**BRANO PROPOSTO**
--

Lo scorso anno, quindi, l’emendamento Gnecchi riuscì in qualche modo a limitare il crollo, peraltro già registrato nel 2014, quando nella scuola lasciarono il servizio appena 14.522 tra docenti e Ata, pari alla metà dell’annualità precedente. Se si pensa che nel 2007 ad andare in pensione, sempre sommando docenti e Ata, furono oltre 35mila dipendenti della scuola, il divario è davvero alto: dal 5% dei lavoratori – una percentuale utile a produrre quel minimo di turn over fisiologico per svecchiare il corpo docente – si è passati all’attuale 2% di pensionamenti, sempre rispetto al personale totale di ruolo in servizio. Appare davvero arduo, in tali condizioni, favorire il processo di riduzione dell’età media degli insegnanti italiani.

E questa è davvero una pessima notizia. Perché, riporta sempre la stampa specializzata, “secondo l’ultimo rapporto sulla scuola dei paesi Ocse – l’Organizzazione per la cooperazione e lo sviluppo economico- "Education at a glance 2015", siamo la nazione con i docenti più vecchi al mondo, non solo d’Europa. Alla scuola primaria, l’Italia è il paese dell’Ocse con la quota maggiore di maestre over 50, il 44 per cento nel 2013, il 16 per cento oltre i 60 anni, nessuna sotto i 30. In Francia, la percentuale di giovani maestre al di sotto dei 30 anni è dell’8 per cento e gli ultracinquantenni sono il 23 per cento. Alle medie e alle superiori va anche peggio: il 57 per cento ha più di 50 anni, solo il 3% ha meno di 40 anni, il 19% dai 60 in su. Le maestre più giovani sono nel Regno Unito, con 29 insegnanti su cento under 30, mentre alle medie i maestri più giovani sono in Turchia, con 35 prof su cento al di sotto dei 30 anni”.

“Ma a rendere ancora più tragica la situazione – dichiara Marcello Pacifico, presidente Anief e segretario confederale Cisal – ci sono pure altre scelte dei nostri governanti a dir poco discutibili. Come quella di escludere non abilitati e laureati dal concorso a cattedre, in via di approvazione e contro cui noi abbiamo già deciso di fare ricorso: se si pensa che l’età media delle immissioni in ruolo è attorno ai 40 anni di età, significa che il saldo tra nuovi assunti e pensionati continuerà a tenere altissima la media anagrafica dei nostri insegnanti. Non dimentichiamo, poi, che sempre gli ultimi tre governi hanno abbandonato oltre 4mila ‘Quota 96’, che nel 2012 avrebbero lasciato il servizio senza alcun problema, per un errore riconosciuto da tutti ma incredibilmente mai sanato”.

--

**DATI ELENCATI**
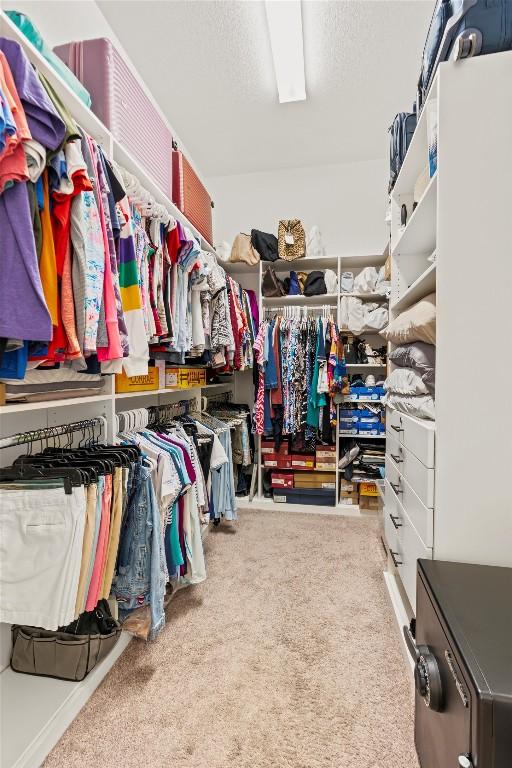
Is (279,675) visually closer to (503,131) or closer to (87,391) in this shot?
(87,391)

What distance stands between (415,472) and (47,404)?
133 centimetres

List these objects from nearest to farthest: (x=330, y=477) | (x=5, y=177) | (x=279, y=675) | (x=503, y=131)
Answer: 1. (x=5, y=177)
2. (x=503, y=131)
3. (x=279, y=675)
4. (x=330, y=477)

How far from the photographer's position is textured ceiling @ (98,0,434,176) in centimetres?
201

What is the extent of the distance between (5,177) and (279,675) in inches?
73.9

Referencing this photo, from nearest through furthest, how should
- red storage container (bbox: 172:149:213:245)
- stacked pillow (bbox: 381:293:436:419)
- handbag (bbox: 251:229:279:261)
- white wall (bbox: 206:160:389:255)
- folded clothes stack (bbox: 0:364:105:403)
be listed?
folded clothes stack (bbox: 0:364:105:403) < stacked pillow (bbox: 381:293:436:419) < red storage container (bbox: 172:149:213:245) < handbag (bbox: 251:229:279:261) < white wall (bbox: 206:160:389:255)

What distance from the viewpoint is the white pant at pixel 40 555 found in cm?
104

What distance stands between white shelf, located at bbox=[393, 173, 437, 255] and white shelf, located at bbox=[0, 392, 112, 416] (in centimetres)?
146

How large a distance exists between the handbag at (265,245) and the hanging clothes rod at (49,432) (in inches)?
90.7

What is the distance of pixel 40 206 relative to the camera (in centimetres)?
95

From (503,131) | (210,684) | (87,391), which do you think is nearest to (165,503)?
(87,391)

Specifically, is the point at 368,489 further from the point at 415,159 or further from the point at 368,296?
the point at 415,159

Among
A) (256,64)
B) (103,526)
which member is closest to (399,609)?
(103,526)

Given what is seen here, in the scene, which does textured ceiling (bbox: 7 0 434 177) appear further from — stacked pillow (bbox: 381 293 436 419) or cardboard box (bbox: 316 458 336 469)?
cardboard box (bbox: 316 458 336 469)

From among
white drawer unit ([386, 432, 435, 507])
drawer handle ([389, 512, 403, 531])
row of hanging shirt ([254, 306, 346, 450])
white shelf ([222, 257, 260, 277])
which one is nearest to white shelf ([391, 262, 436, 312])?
white drawer unit ([386, 432, 435, 507])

--

**ESERCIZI**
1 - Trascrivi parola per parola la parte del brano sui pensionamenti nella scuola che comincia con le parole contenenti "Lo scorso anno, quindi, l’emendamento" e termina con "degli insegnanti italiani.".
2 - Riprendi il brano sui pensionamenti nella scuola e continualo dopo l'ultima frase riportata.

**RISPOSTE SCRITTE**
1 -
Lo scorso anno, quindi, l’emendamento Gnecchi riuscì in qualche modo a limitare il crollo, peraltro già registrato nel 2014, quando nella scuola lasciarono il servizio appena 14.522 tra docenti e Ata, pari alla metà dell’annualità precedente. Se si pensa che nel 2007 ad andare in pensione, sempre sommando docenti e Ata, furono oltre 35mila dipendenti della scuola, il divario è davvero alto: dal 5% dei lavoratori – una percentuale utile a produrre quel minimo di turn over fisiologico per svecchiare il corpo docente – si è passati all’attuale 2% di pensionamenti, sempre rispetto al personale totale di ruolo in servizio. Appare davvero arduo, in tali condizioni, favorire il processo di riduzione dell’età media degli insegnanti italiani.

2 -
C’è poi un capitolo, che in Italia per vari motivi, anche culturali, non viene sufficientemente considerato: quello dello stress da lavoro correlato. Dal gennaio 2011, il dirigente è infatti obbligato con cadenza perlomeno triennale a proporre al personale un test per il rilevamento di tale parametro individuale, a meno che dal primo rilevamento non risultino immediate evidenze epidemiologiche. A sancirlo è stato il Testo unico sulla sicurezza sul lavoro – art. 28 commi 1 e 2 come modificati dal d. lgs. 106 del 2009 – derivante a sua volta da un esplicito accordo Europeo del 2004 sottoscritto dalle organizzazioni Europee CEEP, UEAPME, UNICE e ETUC e i cui contenuti erano rivolti alla definizione e allo studio dei criteri di prevenzione di questo rischio. Accordo che ha portato poi alla Circolare del 18 novembre del 2010, prodotta dalla Commissione consultiva permanente per la salute e sicurezza del Ministero del Lavoro.

“Il grosso conflitto che si viene a creare – spiega Pacifico – è che se da una parte il dirigente scolastico ha l’obbligo di somministrare il questionario, dall’altro non ha obbligo di interpretarlo, essendo questo campo di stretta competenza medica. Pertanto, l’interpretazione e gli interventi conseguenti dovrebbero essere a carico del medico competente, per il quale allo stato attuale non v’è alcun obbligo di nomina, essendo quest’ultima legata all’obbligo di sorveglianza sanitaria a cui le scuole non sono soggette”.

Ne consegue che, solo poche scuole “virtuose” hanno finora potuto sondare con competenza lo stato dello stress da lavoro correlato dei propri dipendenti. Con i rilevamenti statistici su larga scala rimasti fermi a quelli effettuati nel 2011.